I remember having a similar problem with a linux computer on my university network. Connecting to one, same port, a Fedora laptop and a Windows laptop managed to get different IPs each time (actually, the GNU/Linux laptop always got the same IP assigned, while the Windows laptop would get a different IP every single time), and of course, the Fedora laptop was having trouble connecting to the Internet.

For me, the problem turned out to be ... the IP that the Fedora laptop got assigned happened to be a very old IP that was banned years ago for being hacked into (that was before they had DHCP server in the building, so everything was static and banning IP made sense, when a machine got compromised). The network administrators unbanning the IP, as you would've guessed it, fixed the problem right up. ;)

It's a long shot, but your situation might just be the same---i.e. the problem is on your ISP's end; either they did something bad with the particular IP your linux laptop gets, or the whole subnet is having routing problems?

Daniel said...

The Linux machine may be asking for a "bad" ip -- can you reset your DHCP client so it asks for a new lease?

Steinar H. Gunderson said...

I have to agree with Justin, this smells MTU issues even though it might be a long shot. The HTTP page hanging is one of those typical issues, where the first packet of the page never comes down. Usually such a too large packet should either be fragmented, or there should be an ICMP Fragmentation Needed, but I've seen ISPs who in their wisdom block that ICMP type (!!).

If it works from the router but not from the clients, try the tcpmss target to iptables. this page has a brief description, which also mentions a few symptoms that probably mirror yours.

BTW, the other IP address over DHCP is a red herring; this is perfectly normal, as what identifies you is a combination of MAC address and something called a client ID. Your DHCP server has to bend the standard quite a bit to give the same address to both installations.

/* Steinar */

Olaf said...

It's easy to change the MAC of a NIC in Windows, so there's little need to use that USB NIC.

> as what identifies you is a combination of MAC address and something called a client ID.

What is it called exactly?
I really thought it was just MAC.

eddyp said...

As far as I remember "ipconfig /all" on windows will let you see the dhcp server which provided the lease.

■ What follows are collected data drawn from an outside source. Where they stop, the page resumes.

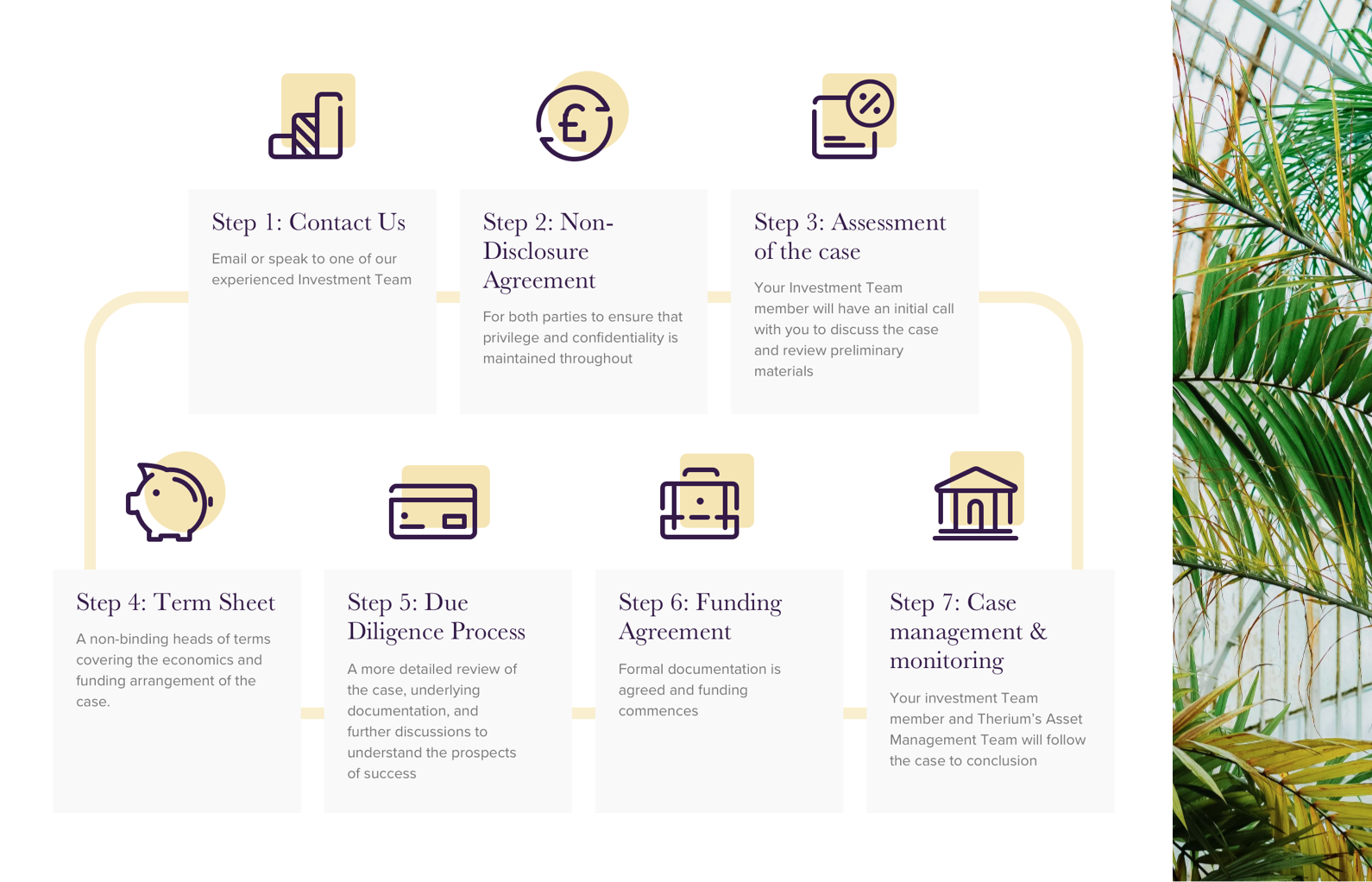 Step 1: Contact Us

Email or speak to one of our experienced Investment Team

Step 2: Non-Disclosure Agreement

For both parties to ensure that privilege and confidentiality is maintained throughout

Step 3: Assessment of the case

Your Investment Team member will have an initial call with you to discuss the case and review preliminary materials

Step 4: Term Sheet

A non-binding heads of terms covering the economics and funding arrangement of the case.

Step 5: Due Diligence Process

A more detailed review of the case, underlying documentation, and further discussions to understand the prospects of success

Step 6: Funding Agreement

Formal documentation is agreed and funding commences

Step 7: Case management & monitoring

Your investment Team member and Therium's Asset Management Team will follow the case to conclusion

No, I tried this before posting. It only shows when the lease was obtained and until when is valid.

Olaf said...

It does for me:
Ethernet-adapter LAN-verbinding:

Verbindingsspec. DNS-achtervoegsel: lokaal
Beschrijving . . . . . . . . . . .:
Realtek RTL8168/8111 PCI-E Gigabit Ethernet NIC
Fysiek adres. . . . . . . . . . . : 00-17-31-64-23-C5
DHCP ingeshakeld. . . . . . . . . : ja
Autom. configuratie ingeschakeld. : ja
IP-adres. . . . . . . . . . . . . :
Subnetmasker. . . . . . . . . . . :
Standaardgateway. . . . . . . . . :
DHCP-server . . . . . . . . . . . :
DNS-servers . . . . . . . . . . . :
Lease verkregen . . . . . . . . . : woensdag 14 november 2007 17:05:00
Lease verlopen . . . . . . . . . : donderdag 15 november 2007 1:05:00

eddyp said...

Justin said...

Strange problems+DSL generally == MTU issues.

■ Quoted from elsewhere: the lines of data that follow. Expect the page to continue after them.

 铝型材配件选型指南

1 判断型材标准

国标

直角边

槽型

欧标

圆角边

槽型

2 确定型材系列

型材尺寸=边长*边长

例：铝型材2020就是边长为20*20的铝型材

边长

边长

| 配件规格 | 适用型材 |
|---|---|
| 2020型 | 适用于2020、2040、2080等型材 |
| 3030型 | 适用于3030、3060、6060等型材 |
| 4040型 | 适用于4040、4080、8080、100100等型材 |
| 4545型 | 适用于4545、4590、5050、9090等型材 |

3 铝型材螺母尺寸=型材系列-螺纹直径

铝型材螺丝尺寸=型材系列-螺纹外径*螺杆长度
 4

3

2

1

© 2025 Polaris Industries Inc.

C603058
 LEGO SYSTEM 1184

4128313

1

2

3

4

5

Did you check your MTU settings?

and yeah, a capture would help :)

Steinar H. Gunderson said...

I have to agree with Justin, this smells MTU issues even though it might be a long shot.

That was it, thanks. There is some weirdry going on, I suppose somewhere in the setup of the ISP.

eddyp said...
This comment has been removed by the author.
Olaf said...

I would guess it's this line:
DHCP-server . . . . . . . . . . . :

Anonymous said...
This comment has been removed by a blog administrator.